*Task objective*:
Answer these from the text on farm relief programs:
(a) What four main programs for farm relief does it list?
(b) What do supporters of Coöperative Marketing blame?
(c) What do those who favor Effective Protection see as the fundamental cause?

*Extract*:
>> start
Out of the welter of investigation and debate there have gradually crystallized four principal programmes for agricultural relief: Diversification, Coöperative Marketing, Reduction of Transportation Costs and Effective Protection. The advocates of all four seem to agree that the crucial problem is one of increasing the net return to the producer, and to admit, therefore, that the principal trouble with agriculture, as it is practised today in the great food producing areas of the United States, is that it is unprofitable. Moreover, those who believe the answer is Diversification or Cooperative Marketing or Effective Protection appear to have come to the same conclusion, that it is the weight of the exportable surplus of the major food products on domestic markets which is the chief cause of this unprofitable character. Those who emphasize Diversification explain the difficulty as one of wrong apportionment of effort and find the remedy in a change in productive methods through individual action. Those who support Coöperative Marketing blame the marketing system and recommend a new plan of distribution brought about through voluntary group action. Those who favor Effective Protection believe the fundamental cause to be the Government's fiscal policy and propose a change in our political economy to be accomplished by political action.
>> end
*Supplied information*:
>> start
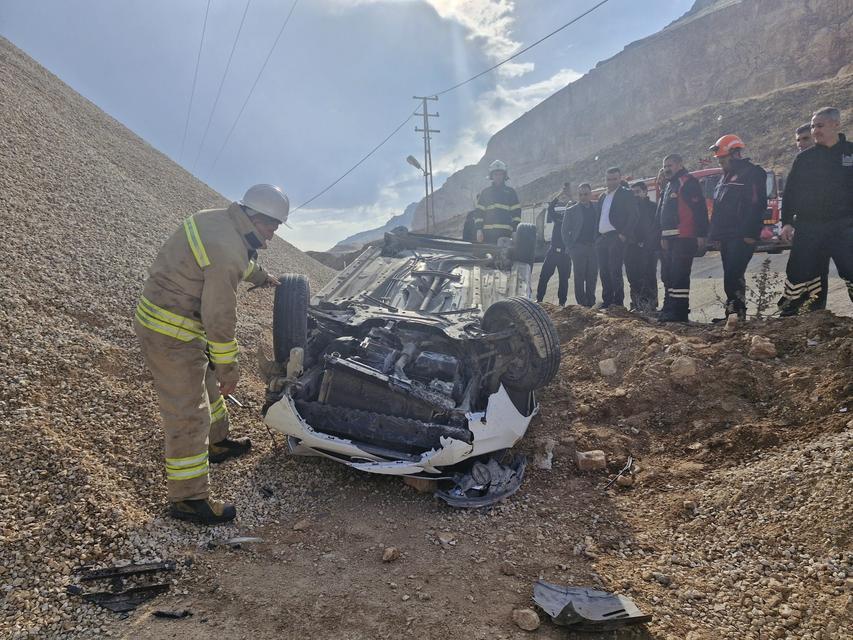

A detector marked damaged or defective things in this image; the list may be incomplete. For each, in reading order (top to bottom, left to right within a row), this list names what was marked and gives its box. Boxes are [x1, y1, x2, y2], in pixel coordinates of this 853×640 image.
>> end
>> start
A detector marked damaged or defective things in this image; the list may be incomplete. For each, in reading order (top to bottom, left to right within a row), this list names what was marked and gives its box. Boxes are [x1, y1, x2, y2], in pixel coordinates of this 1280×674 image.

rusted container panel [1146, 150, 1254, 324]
>> end
*Answer to the task*:
(a) Diversification, Coöperative Marketing, Reduction of Transportation Costs and Effective Protection.
(b) The marketing system.
(c) The Government's fiscal policy.